*Objective 1*
In the ImageGeneration documentation page, what image format does the image_format attribute use by default?
*Objective 2*
Extend the ImageGeneration documentation page, picking up right after its last line about the prompt input.

Skip to content

ImageGeneration

Image generation with an image to text model given a prompt.

ImageGeneration is a pre-defined task that allows generating images from a prompt. It works with any of the image_generation defined under distilabel.models.image_generation, the models implemented models that allow image generation. By default, the images are generated as a base64 string format, and after the dataset has been generated, the images can be automatically transformed to PIL.Image.Image using Distiset.transform_columns_to_image. Take a look at the Image Generation with distilabel example in the documentation for more information. Using the save_artifacts attribute, the images can be saved on the artifacts folder in the hugging face hub repository.

Attributes

  • save_artifacts: Bool value to save the image artifacts on its folder. Otherwise, the base64 representation of the image will be saved as a string. Defaults to False.

  • image_format: Any of the formats supported by PIL. Defaults to JPEG.

Input & Output Columns

graph TD
    subgraph Dataset
        subgraph Columns
            ICOL0[prompt]
        end
        subgraph New columns
            OCOL0[image]
            OCOL1[image_path]
            OCOL2[model_name]
        end
    end

    subgraph ImageGeneration
        StepInput[Input Columns: prompt]
        StepOutput[Output Columns: image, image_path, model_name]
    end

    ICOL0 --> StepInput
    StepOutput --> OCOL0
    StepOutput --> OCOL1
    StepOutput --> OCOL2
    StepInput --> StepOutput

Inputs

  • prompt (str): A column named prompt with the prompts to generate the images.

*Material*
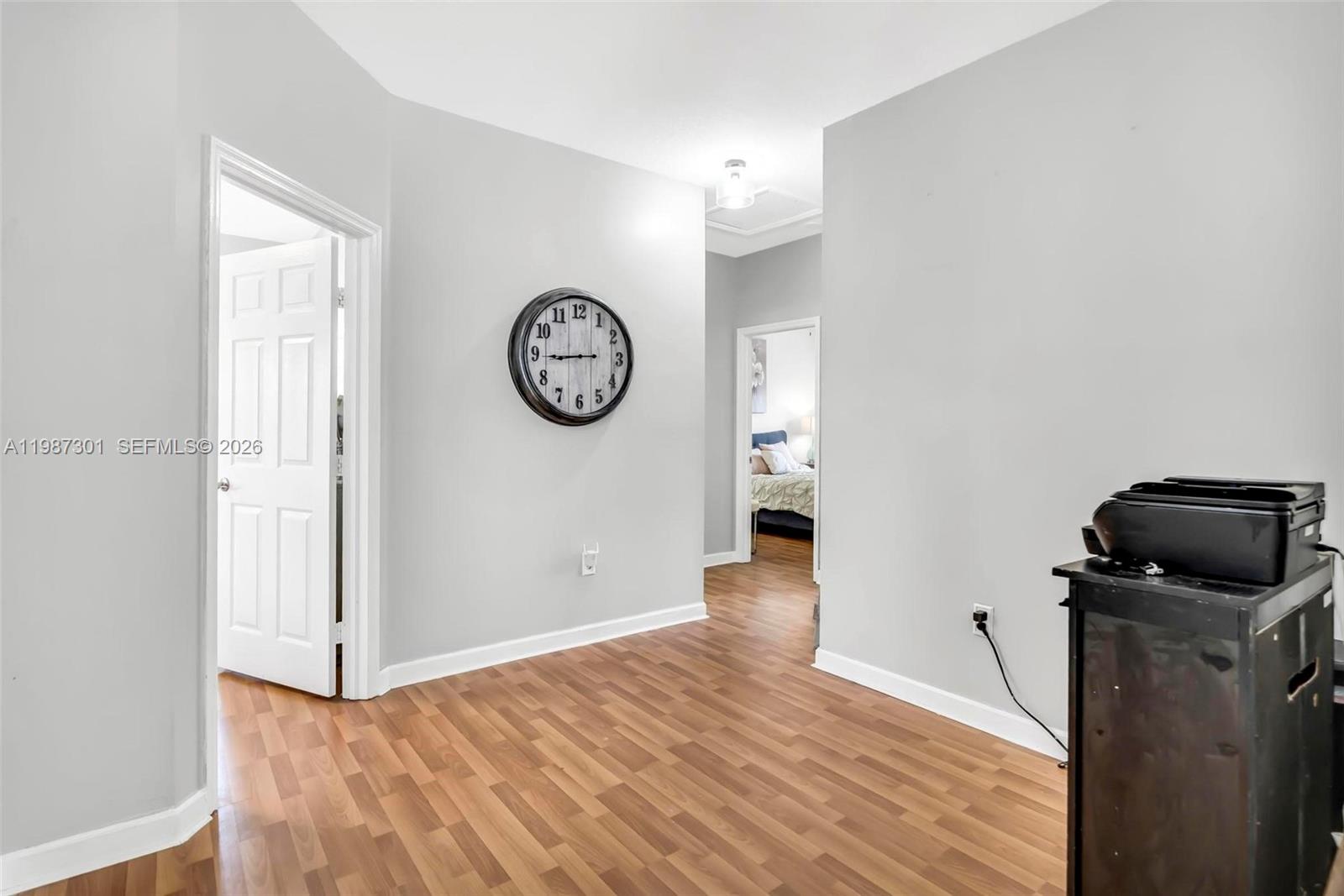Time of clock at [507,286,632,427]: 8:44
...
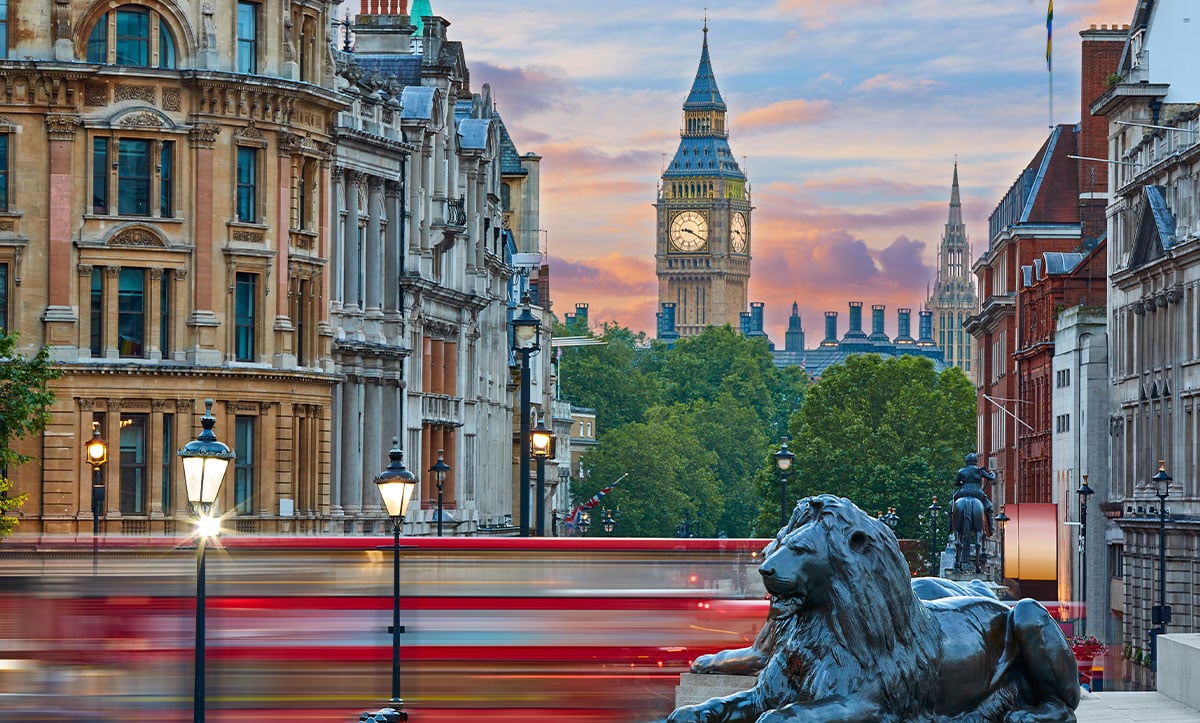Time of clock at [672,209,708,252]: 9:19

*Task response 1*
JPEG

*Task response 2*
Outputs

  • image (str): The generated image. Initially is a base64 string, for simplicity during the pipeline run, but this can be transformed to an Image object after distiset is returned at the end of a pipeline by calling distiset.transform_columns_to_image(<IMAGE_COLUMN>).

  • image_path (str): The path where the image is saved. Only available if save_artifacts is True.

  • model_name (str): The name of the model used to generate the image.

Examples

Generate an image from a prompt

from distilabel.steps.tasks import ImageGeneration
from distilabel.models.image_generation import InferenceEndpointsImageGeneration

igm = InferenceEndpointsImageGeneration(
    model_id="black-forest-labs/FLUX.1-schnell"
)

# save_artifacts=True by default in JPEG format, if set to False, the image will be saved as a string.
image_gen = ImageGeneration(image_generation_model=igm)

image_gen.load()

result = next(
    image_gen.process(
        [{"prompt": "a white siamese cat"}]
    )
)

Generate an image and save them as artifacts in a Hugging Face Hub repository

from distilabel.steps.tasks import ImageGeneration
# Select the Image Generation model to use
from distilabel.models.image_generation import OpenAIImageGeneration

igm = OpenAIImageGeneration(
    model="dall-e-3",
    api_key="api.key",
    generation_kwargs={
        "size": "1024x1024",
        "quality": "standard",
        "style": "natural"
    }
)

# save_artifacts=True by default in JPEG format, if set to False, the image will be saved as a string.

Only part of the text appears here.